• Post Mortem Document: Sara MacKillop’s Ex Library Book

    Date posted: September 26, 2013 Author: mauri
    Image courtesy of Pork Salad Press.

    Sara MacKillop’s Ex Library Book tells the story of a place of words without using many. Published with Pork Salad Press, this work seems at first to be a random photo collection of stamps and insignificant slips found in any public library book, building up a detailed picture of the public library by showcasing every element of a library book except the book itself.

    By stripping away the actual contents of the books, MacKillop leaves only the stories of how the books were used by the patrons of the library, by ordinary people. These stories are told in checkout slips, in hand-scrawled notes, in “DISCARDED” stamps, and in warning notices and book inserts.

    The artist introduces the story of Ex Library Book with a short paragraph on the back cover, which explains that ex-library books are the least desirable books for collectors because they are battered, stamped, taped, glued, and otherwise unattractive. By casting the subject matter in this light, MacKillop gives the viewer the pleasure of appreciating something that has up until now been tossed aside as worthless.

    Because of MacKillop’s dramatic use of white space, the subject of each page stands out in sharp relief, in its truest form. It shows the confidence of the artist in her subject matter, to let it stand so on its own, without any visual aids. It is a high risk, high reward move, and MacKillop has reaped the “high reward.” Whether the subject is a half-faded “WITHDRAWN” stamp, a photo of a return slip, or a warning from the institution (such as, “In the event of infectious disease occurring, books should be returned to the Public Health Department for disinfection, and NOT to the Library”), each one demands the viewer’s full attention and appreciation.

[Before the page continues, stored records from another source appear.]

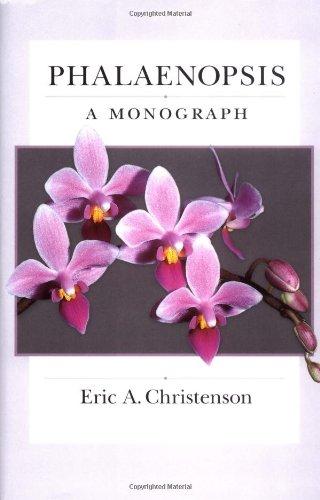 9780881924947: Phalaenopsis: A Monograph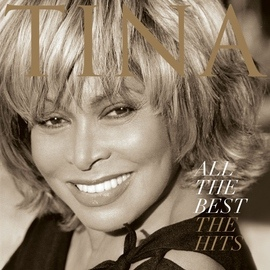 Tina Turner альбом All The Best - The Hits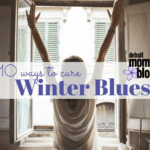 10 Ways to Cure the Winter Blues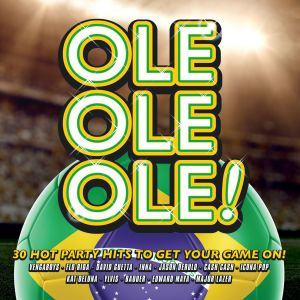 Ole Ole Ole! 2014 Various Artists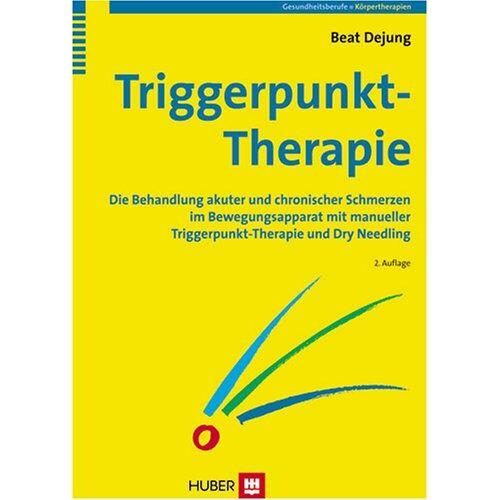 Beat Dejung - Triggerpunkt-Therapie: Die Behandlung akuter und chronischer Schmerzen im Bewegungsapparat mit manueller Triggerpunkt-Therapie und Dry Needling - Preis vom 08.05.2021 04:52:27 h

    If on the first occasion of opening this “Ex Library Book,” you find that you do not have enough time to devote the necessary attention to each page to appreciate it in full, I recommend that you pick it up again and again, several times over. It is a project that lends itself to multiple viewings. Like any well-done works of art, whenever you return to this project, you will find something you missed before. It was not until my third reading of Ex Library Book that I discovered my favorite page: a hand-scrawled note that reads, “Whoever nicked this, would they please return it. (It’s very selfish.)” That page is juxtaposed against my second favorite page, a checkout slip with the typewritten words, “Shetland Ponies,” under which, “SCIENCE AND TECHNOLOGY” has been inexplicably stamped.

    But those are just my favorite pages, the tip of the iceberg, so to speak. Ex Library Book lends itself to many interpretations, in the same way that a library itself lends itself to many uses. According to the International Encyclopedia of Information and Library Science, libraries are designed “according to our image of the receivers,” i.e., a university library is designed with the interests of students and scholars in mind, while a public library caters to a more general fare. By including bits and pieces of books from university libraries, public libraries, research libraries, and more, all over the UK and the US, MacKillop has effectively dissolved the originally intended audiences and opened up the contents of her project to a much wider group.

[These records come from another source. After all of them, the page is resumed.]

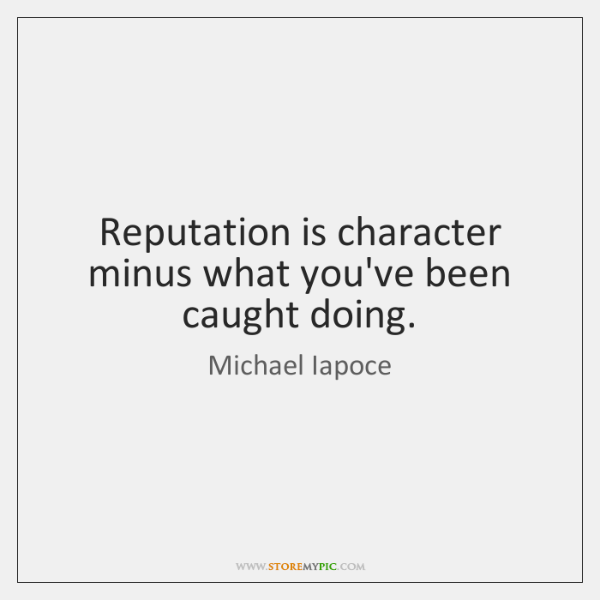 Reputation is character minus what you've been caught doing.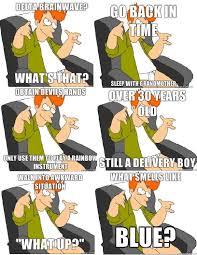 Futurama Memes - futurama memes part 2 fry
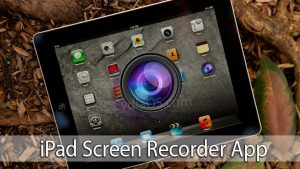 Best Free iPad Screen Recorder App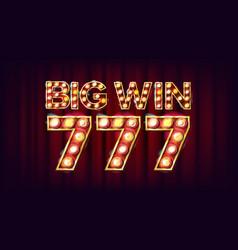 Big win 777 banner casino 3d glowing vector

    The International Encyclopedia of Information and Library Science also had this to say about libraries: “There is good reason to believe that the root concept of the ‘library’ is deeply embedded in our way of thinking about the world and coping with its problems.” Perhaps that is why, even as more and more people choose read an e-book on their Kindle or iPad, rather than flip through the dusty pages of a worn-out library copy, there is still something innately relatable and valuable in the scraps from libraries past.

    Whether it is an effect of our “deeply embedded” connection to libraries or the striking images against stark white backgrounds, Ex Library Book is an evocative piece. A library may be home to billions of words, but MacKillop encapsulates the soul of the institution in less than one hundred.